Written exercise A – In the garage myth column below, what name did Hewlett-Packard give the museum it made from the old garage?
Written exercise B – Repeat word for word the stretch of the garage myth column from "19 November 2014" through "do you think?".
Written exercise C – Carry on the garage myth column below from the point where it stops.

Source excerpt –
┌──

A garage with two Ferraris and suiting up

19 November 2014

(Reprinted from The Edge – Options pullout, 17 November 2014 issue)

Dear Kam,
I’ve spent literally all hours on my business plan. I’m going to do a start-up and then I’ll be rich and travel the world. What do you think?
iBusiness

The garage myth is definitely not a Malaysian thing. The garage has a starring role in the creation story of big American corporations and rock bands. It’s a uniquely American myth that a company or band has humble origins in the family garage with nothing more than a great idea, some second-hand stuff and lots of hard work and ambition. And before you know it, they are Hewlett-Packard or The White Stripes.

Hewlett-Packard is the world’s leading PC manufacturer and the legend has it that Mr Hewlett and Mr Packard started the company in a rented Palo Alto garage in 1939. They were only there for 18 months, but Hewlett-Packard bought the old garage in 2000 and turned it into a museum, called “The Birthplace of Silicon Valley”.

└──

Scene question records
┌──

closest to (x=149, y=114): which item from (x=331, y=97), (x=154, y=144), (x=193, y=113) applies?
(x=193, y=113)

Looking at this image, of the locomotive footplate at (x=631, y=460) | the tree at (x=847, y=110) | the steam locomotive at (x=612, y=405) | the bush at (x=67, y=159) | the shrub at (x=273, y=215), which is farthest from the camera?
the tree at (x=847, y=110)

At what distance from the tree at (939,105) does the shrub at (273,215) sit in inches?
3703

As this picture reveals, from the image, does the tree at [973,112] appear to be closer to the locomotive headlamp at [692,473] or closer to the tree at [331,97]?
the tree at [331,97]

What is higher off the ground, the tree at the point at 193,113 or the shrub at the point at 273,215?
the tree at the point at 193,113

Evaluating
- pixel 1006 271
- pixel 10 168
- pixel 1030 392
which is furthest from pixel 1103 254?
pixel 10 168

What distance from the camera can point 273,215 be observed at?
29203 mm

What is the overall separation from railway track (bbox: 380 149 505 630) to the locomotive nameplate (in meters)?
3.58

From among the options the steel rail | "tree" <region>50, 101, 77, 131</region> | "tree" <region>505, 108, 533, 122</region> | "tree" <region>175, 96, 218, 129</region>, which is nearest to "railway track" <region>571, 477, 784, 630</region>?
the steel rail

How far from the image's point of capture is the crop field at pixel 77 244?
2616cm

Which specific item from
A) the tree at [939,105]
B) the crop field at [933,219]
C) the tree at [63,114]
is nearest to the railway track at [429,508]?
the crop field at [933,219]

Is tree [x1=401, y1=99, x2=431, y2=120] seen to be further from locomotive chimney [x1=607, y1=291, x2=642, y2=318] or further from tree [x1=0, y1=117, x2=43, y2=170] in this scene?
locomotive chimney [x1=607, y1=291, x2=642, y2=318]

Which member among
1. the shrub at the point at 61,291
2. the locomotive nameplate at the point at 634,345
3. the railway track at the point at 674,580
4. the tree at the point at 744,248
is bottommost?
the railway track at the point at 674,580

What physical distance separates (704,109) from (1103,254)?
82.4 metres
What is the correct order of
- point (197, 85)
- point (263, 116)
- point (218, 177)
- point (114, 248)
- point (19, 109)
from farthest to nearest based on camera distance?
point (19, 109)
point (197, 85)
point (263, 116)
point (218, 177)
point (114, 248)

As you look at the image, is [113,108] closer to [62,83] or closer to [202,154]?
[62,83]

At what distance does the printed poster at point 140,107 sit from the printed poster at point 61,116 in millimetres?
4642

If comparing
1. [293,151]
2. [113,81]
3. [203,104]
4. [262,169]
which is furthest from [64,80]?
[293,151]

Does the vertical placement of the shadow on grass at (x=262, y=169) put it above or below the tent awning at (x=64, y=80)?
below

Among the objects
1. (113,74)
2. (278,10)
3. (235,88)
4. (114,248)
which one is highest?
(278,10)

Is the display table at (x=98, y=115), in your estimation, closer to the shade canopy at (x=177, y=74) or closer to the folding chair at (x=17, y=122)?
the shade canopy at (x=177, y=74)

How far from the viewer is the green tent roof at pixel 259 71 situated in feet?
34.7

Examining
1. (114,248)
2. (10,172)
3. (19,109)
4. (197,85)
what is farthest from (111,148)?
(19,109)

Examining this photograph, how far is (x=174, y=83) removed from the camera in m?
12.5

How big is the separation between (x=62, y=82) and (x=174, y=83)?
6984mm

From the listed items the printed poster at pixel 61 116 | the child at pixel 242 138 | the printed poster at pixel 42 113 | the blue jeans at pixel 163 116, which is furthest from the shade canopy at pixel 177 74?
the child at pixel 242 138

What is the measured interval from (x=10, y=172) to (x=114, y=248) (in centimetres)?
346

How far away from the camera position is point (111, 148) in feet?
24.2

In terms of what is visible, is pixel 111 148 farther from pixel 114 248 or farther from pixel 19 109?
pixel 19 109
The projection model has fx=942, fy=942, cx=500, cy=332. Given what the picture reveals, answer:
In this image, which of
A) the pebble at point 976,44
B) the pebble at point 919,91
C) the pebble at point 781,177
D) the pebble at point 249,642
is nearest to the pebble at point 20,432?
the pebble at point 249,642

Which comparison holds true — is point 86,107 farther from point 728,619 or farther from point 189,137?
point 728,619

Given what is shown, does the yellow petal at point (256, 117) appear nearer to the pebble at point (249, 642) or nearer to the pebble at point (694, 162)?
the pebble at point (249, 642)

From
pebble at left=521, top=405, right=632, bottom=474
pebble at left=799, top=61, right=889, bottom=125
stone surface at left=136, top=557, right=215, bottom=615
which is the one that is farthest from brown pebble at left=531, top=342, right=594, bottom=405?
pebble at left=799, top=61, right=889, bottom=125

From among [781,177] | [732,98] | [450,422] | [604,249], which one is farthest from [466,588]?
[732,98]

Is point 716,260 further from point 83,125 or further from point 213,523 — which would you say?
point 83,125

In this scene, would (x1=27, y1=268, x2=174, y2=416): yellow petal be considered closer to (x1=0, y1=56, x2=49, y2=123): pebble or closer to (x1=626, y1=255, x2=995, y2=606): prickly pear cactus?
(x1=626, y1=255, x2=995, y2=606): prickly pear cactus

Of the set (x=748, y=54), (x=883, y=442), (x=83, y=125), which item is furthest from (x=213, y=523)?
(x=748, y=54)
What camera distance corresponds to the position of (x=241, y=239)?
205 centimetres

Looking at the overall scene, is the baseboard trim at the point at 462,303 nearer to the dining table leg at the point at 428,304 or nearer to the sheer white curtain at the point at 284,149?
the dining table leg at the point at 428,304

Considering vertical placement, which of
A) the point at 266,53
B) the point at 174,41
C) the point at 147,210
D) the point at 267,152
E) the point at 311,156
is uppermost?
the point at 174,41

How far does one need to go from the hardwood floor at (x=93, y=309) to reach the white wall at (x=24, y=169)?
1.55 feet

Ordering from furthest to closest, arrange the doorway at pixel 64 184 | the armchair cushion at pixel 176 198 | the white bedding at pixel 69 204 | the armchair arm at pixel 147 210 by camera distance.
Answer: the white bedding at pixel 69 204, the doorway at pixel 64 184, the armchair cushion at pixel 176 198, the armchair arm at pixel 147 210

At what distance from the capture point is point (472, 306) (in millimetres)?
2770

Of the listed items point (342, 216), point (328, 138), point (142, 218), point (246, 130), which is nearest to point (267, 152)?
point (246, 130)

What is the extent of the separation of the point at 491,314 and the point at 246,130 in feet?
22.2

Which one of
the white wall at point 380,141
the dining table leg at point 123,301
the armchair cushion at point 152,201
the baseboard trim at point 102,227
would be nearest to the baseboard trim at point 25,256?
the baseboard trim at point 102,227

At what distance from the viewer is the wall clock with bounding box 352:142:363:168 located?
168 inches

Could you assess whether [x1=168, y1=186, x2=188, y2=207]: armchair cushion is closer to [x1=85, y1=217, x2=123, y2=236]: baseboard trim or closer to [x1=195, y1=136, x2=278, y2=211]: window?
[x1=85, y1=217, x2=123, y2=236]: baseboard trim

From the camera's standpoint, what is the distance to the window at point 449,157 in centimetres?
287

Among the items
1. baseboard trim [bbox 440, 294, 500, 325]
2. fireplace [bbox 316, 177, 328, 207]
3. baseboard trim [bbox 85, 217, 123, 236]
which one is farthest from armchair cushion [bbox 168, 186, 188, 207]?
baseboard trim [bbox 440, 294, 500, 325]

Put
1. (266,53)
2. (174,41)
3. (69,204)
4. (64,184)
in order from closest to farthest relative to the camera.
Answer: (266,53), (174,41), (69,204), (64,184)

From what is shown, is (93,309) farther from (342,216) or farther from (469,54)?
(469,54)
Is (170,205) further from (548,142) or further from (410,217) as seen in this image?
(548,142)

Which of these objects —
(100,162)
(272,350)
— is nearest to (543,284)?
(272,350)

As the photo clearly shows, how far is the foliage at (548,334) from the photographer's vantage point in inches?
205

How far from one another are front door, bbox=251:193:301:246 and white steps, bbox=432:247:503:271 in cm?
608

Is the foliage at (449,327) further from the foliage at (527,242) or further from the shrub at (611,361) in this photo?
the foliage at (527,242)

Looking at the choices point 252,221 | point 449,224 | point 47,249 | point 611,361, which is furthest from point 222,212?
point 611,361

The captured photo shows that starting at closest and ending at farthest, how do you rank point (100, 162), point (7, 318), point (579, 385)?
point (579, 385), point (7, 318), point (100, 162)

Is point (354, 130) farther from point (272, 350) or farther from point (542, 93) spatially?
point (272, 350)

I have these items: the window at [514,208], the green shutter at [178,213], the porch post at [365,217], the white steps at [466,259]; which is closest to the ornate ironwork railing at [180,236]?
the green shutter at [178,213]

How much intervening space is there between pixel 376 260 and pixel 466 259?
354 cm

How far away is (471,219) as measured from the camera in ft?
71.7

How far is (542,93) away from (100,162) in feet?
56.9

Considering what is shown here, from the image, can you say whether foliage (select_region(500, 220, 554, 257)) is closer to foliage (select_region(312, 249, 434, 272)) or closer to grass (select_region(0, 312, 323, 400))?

└──

Right answer A – "The Birthplace of Silicon Valley"

Right answer B –
19 November 2014

(Reprinted from The Edge – Options pullout, 17 November 2014 issue)

Dear Kam,
I’ve spent literally all hours on my business plan. I’m going to do a start-up and then I’ll be rich and travel the world. What do you think?

Right answer C –
Apple also famously started in a garage and, not to be outdone, Google recently celebrated its 15th anniversary in its original garage. They call their collaborative creative space the Google Garage. Microsoft has its own creative space, called the Garage. Rock bands like Velvet Underground, Ramones and The White Stripes may or may not have started life in an actual garage, but they and thousands of others are often referred to as Garage Rock because it makes sense that they first bashed out their driving sound in the sealed acoustics of a garage. But for every one The White Stripes, there are thousands of bands that fell by the wayside without ever glimpsing a record contract because their sound never found an audience.

These garage creation stories are all true up to a point. The founders of HP were no doubt hardworking and inspired, but both Hewlett and Packard were also Stanford University graduates of electrical engineering and they started their company right on the eve of the Second World War, which would require lots of advanced electronics (although their first customer was Walt Disney). Success certainly came through old-fashioned hard work and a gift for salesmanship but also through fortunate timing. Many of the founders of Apple, Microsoft and Google were graduates (especially of Stanford) and they entered a brand new market with brand new products. Steve Jobs and Bill Gates are famous college dropouts but they and their partners actually knew their stuff. They were not sons of rich and well-connected people who were simply given huge amounts of money to do something, er, you know, hi-tech. Instead, they and their products were tested in the marketplace. The American garage creation story may be a romanticised myth, but it does have an element of truth.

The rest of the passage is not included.